Rivera fue derrotado en las votaciones de Cámara en el periodo pasado, pero no lo ve como una batalla perdida. Para él, la pelea que dió por la ley de víctimas en el gobierno de Uribe sirvió para poner el tema en la agenda, para que las víctimas se volvieran tema de debate en el Congreso, para que el proyecto de ley cogiera visibilidad.

 

La resurrección de la ley


Cristo y Rivera han defendido la ley de víctimas en el Congreso y en los medios. Saben quienes son sus opositores, algunos más visibles que otros como el columnista Fernando Londoño.

“Yo no apoyé a Santos ni en la primera ni en la segunda vuelta, pero sí le dije a Rafael Pardo cuando ganó Santos que si él estaba dispuesto a apoyar la ley de víctimas en la Unidad Nacional, deberíamos entrar”, contó Cristo. “Yo aprendí algo en el Congreso, y es que lo que tiene el apoyo del Presidente sale porque sale”, afirmó Rivera.

Así revivió la ley de víctimas, con el respaldo del Gobierno y después de que los dos congresistas le insistieran a Rafael Pardo que debía incluir el proyecto en su campaña a la presidencia.
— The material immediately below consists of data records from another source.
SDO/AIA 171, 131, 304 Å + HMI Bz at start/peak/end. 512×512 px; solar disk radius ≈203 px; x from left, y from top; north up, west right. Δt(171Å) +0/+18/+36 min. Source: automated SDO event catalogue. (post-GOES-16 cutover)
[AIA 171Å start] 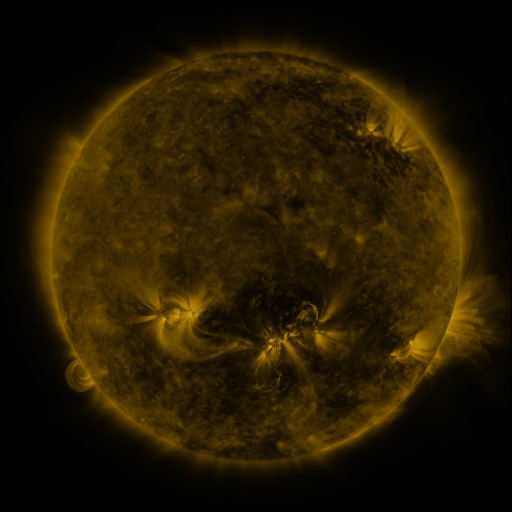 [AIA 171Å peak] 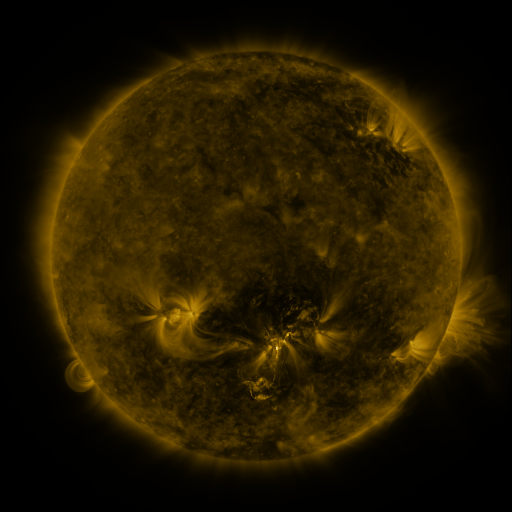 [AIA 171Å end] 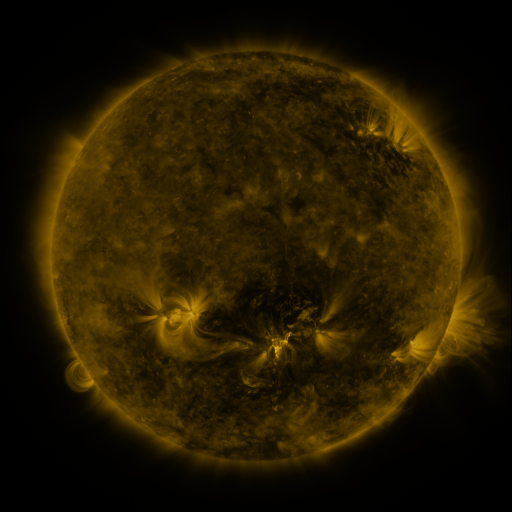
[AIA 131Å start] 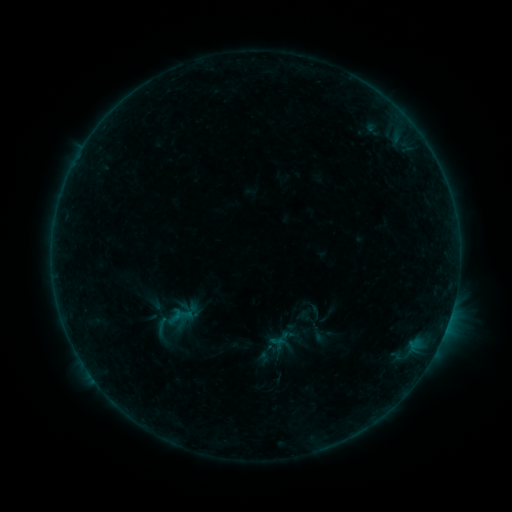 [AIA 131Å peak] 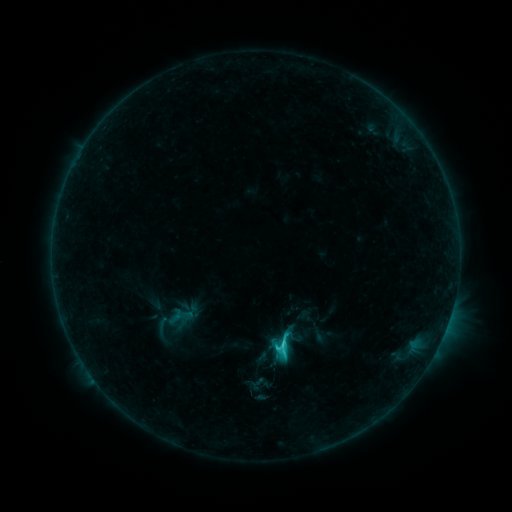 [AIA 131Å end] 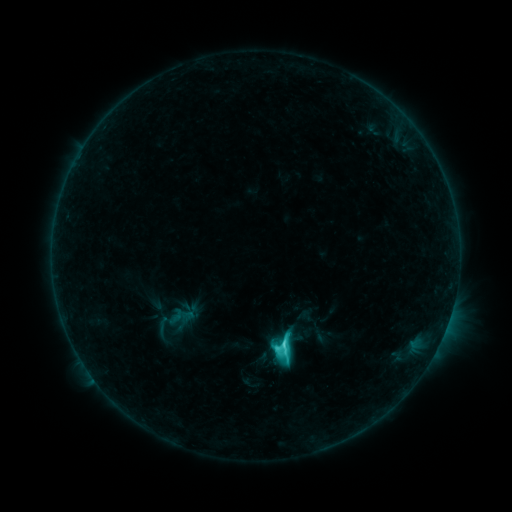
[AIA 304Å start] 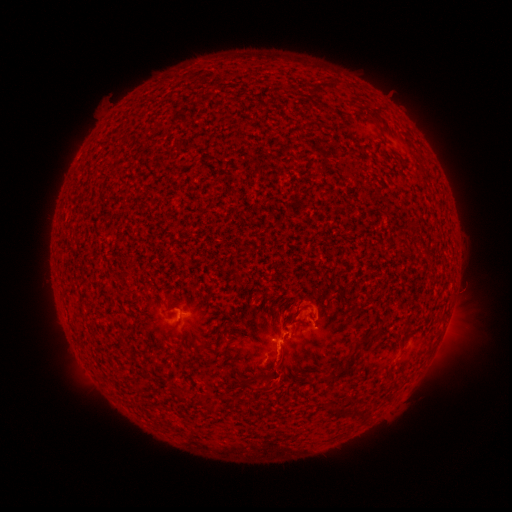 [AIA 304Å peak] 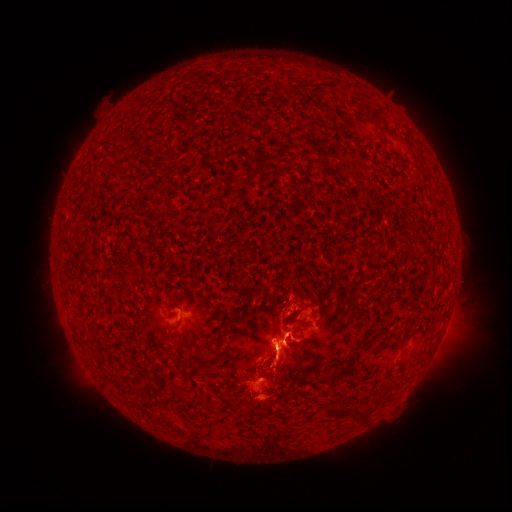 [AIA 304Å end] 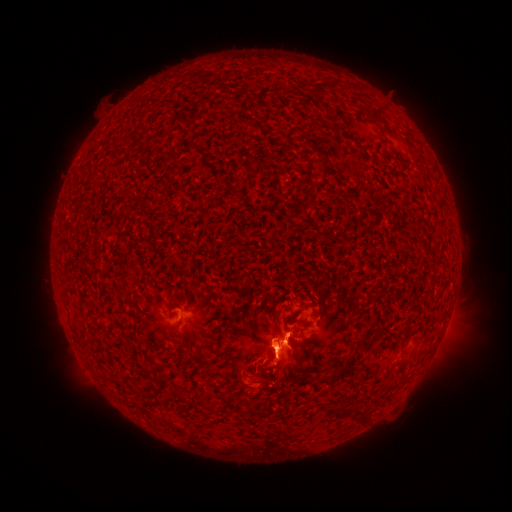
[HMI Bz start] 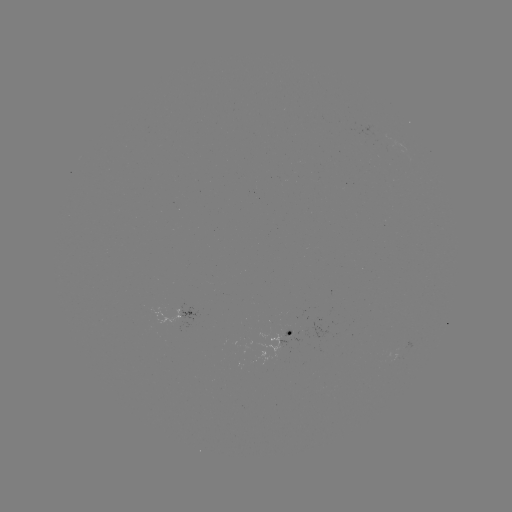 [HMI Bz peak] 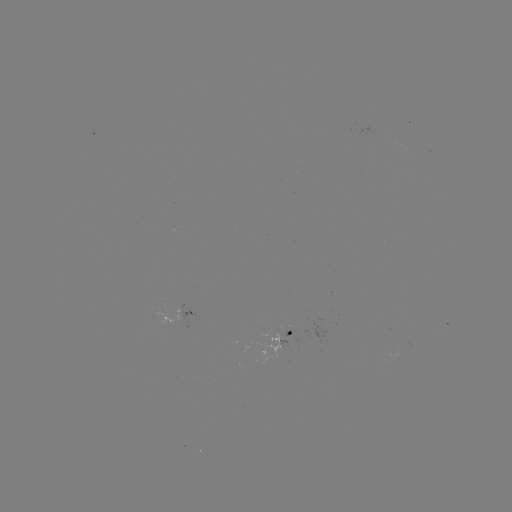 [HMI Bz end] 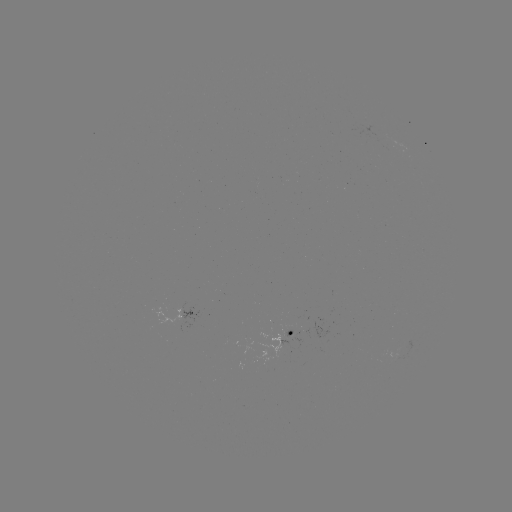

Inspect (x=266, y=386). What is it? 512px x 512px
eruption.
Aunque ambos congresistas dicen que el Gobierno los ha acompañado en este mes, no dejan de estar alertas. No cuentan quiénes son los que se oponen al proyecto, “nos halan las orejas”, dijo uno de ellos. Pero tienen identificados quiénes son, saben que uno de los artículos más difíciles es el de la restitución de tierras que obligaría a los propietarios de tierras en disputa a mostrar que la compraron legalmente.

“Me parece insultante y ofensivo la posición de algunos en insistir e insistir en el famoso tema de la sostenibilidad fiscal. Porque esas mismas personas que todo el día insisten en el tema no las he escuchado nunca, los últimos tres o cuatro años, preguntarle al gobierno colombiano cuánto le ha costado a los ciudadanos de este país los subsidios de Agro Ingreso Seguro, o los subsidios a los floricultores y a los bananeros, o a los grandes terratenientes de este país”, dijo en plenaria Cristo el pasado viernes.

Y los detractores de la ley vienen de todos lados, no sólo del Congreso. “En la reparación integral de todas nuestras víctimas, que tal vez sin exageración lo hemos sido todos, queda comprometido para siempre el presupuesto del país”, escribió este martes en su columna de El Tiempo, Fernando Londoño, director del programa radial La Hora de la Verdad. “Los cuarenta billones del Partido Liberal, que no hay de dónde sacarlos, sea dicho al paso, no alcanzarán para el contado inicial. Los ochenta billones que calculó el Ministro Zuluaga nos dejarán por allá en los años ochenta.”

Pero Zuluaga ya no es Ministro de Hacienda, y Juan Carlos Echeverry ya dijo que la plata para el proyecto estaba. Aún así, los dos congresistas ya están preparando su respuesta a Londoño. La segunda pelea apenas comienza.